Our database is nearly entirely web-based, and is therefore accessible using any device that can host a web browser. This means that we can even use it while in the field, allowing data entry on site. Our system is compatible with sample barcoding, although we have not gone quite this far yet (our collaborators have). Data entry is done through web forms or by importing template spreadsheets. The website also has a “cart” function that lets you search the database and export matching data as a table or multiple .fasta file (similar to using NCBI). This makes it easy to submit data to public databases (e.g., Figshare or NCBI)****. Most of these data are securely and confidentially stored in the cloud, thanks to the expertise of our data management collaborator. The only exception are large data files that we instead maintain locally*****. For the advanced users, the database can also be directly searched using MySQL. Both novice and advanced users can therefore efficiently interact with our stored data at their level of computational expertise.

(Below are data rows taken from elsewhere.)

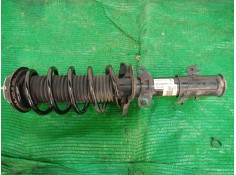 Recambio de amortiguador delantero izquierdo para ford fiesta vii (hj, hf) 1.0 ecoboost referencia OEM IAM    2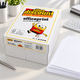 Бумага офисная Office Discount European Standart OfficePrint A4, 80 г/м2, CIE 161, 2500 листов, белый - изображение 3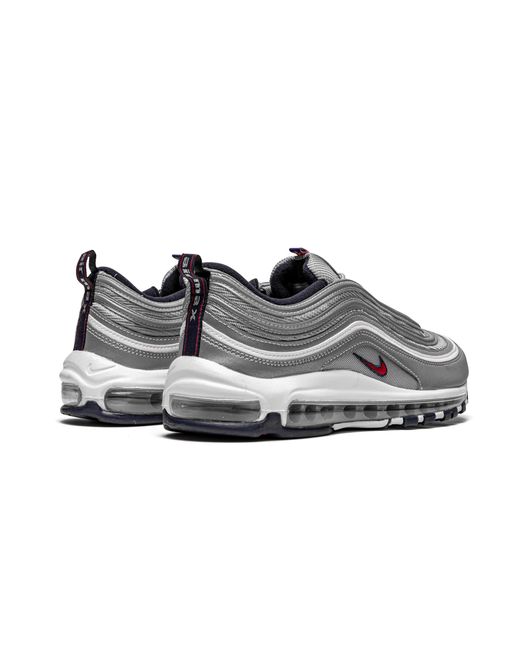 Nike Black Air Max 97 Og Sp/Prd "Puerto Rico" Dh2319 001" for men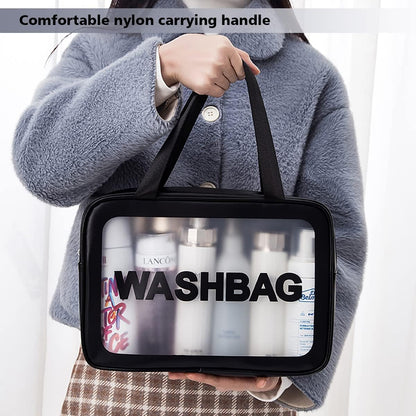 Cosmetics Wash Bag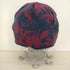 イエスアイシー YESEYESEE Doodled Jacquard Beanie レディース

Bottom line: does it work? Yes, quite well! Although with the caveat that we are still developing a lab culture of data stewardship and that enforcement is still required. However, I think that having such a well-developed system helps to show my lab that data management is a priority. Additionally, our ongoing data management collaboration allows us to creatively innovate in this area. Was the cost worth it? Yes! There are some upfront costs (in the thousands of dollars), but this is easily justified in grants or start-up negotiations to support the achievability and rigor of our data management plans. And in retrospect, it would have cost far more for us to create an equivalent product ourselves. I therefore highly recommend collaboratively creating a customized lab database as a lab data management strategy.
*The company that we collaborate with is Big Rose Web Design (UPDATE: link fixed), a specialist in custom scientific data management solutions. And I can’t say enough good things about them – you should really all go and buy 3-4 databases! (No, I don’t have any vested interest.) Importantly, they have extensive wet lab experience and a unique understanding of how labs actually function, unlike many generic LIMS providers.
**Formally, this attribute is inherent to databases themselves: each record has a unique identifier. This is a key difference between databases and spreadsheets that is often overlooked. Cross-linking data is easy in MySQL by using different identifiers for each data type. Such cross-links are preferable to a single “master table” because they can easily accommodate many-to-one data relationships: changing high-level data (e.g., host) is automatically propagated to all lower levels (e.g., sample, strain, genome, etc.).
***Our chemical safety officers REALLY like how our chemical inventory includes an MSDS for each item. Biosafety similarly REALLY like our sample and strain lists.
****In principle, the database could output submission-ready files directly from the database, e.g., for submitting sequence data to NCBI. But implementing this remains for the future.
*****We maintain a dedicated data server for our raw data that both backs up nightly and converts file permissions such that lab members can read but not edit files once they’ve been uploaded. Not quite as good as distributed cloud backup, but far cheaper over the long run. File locations on this server are included in the web database as metadata.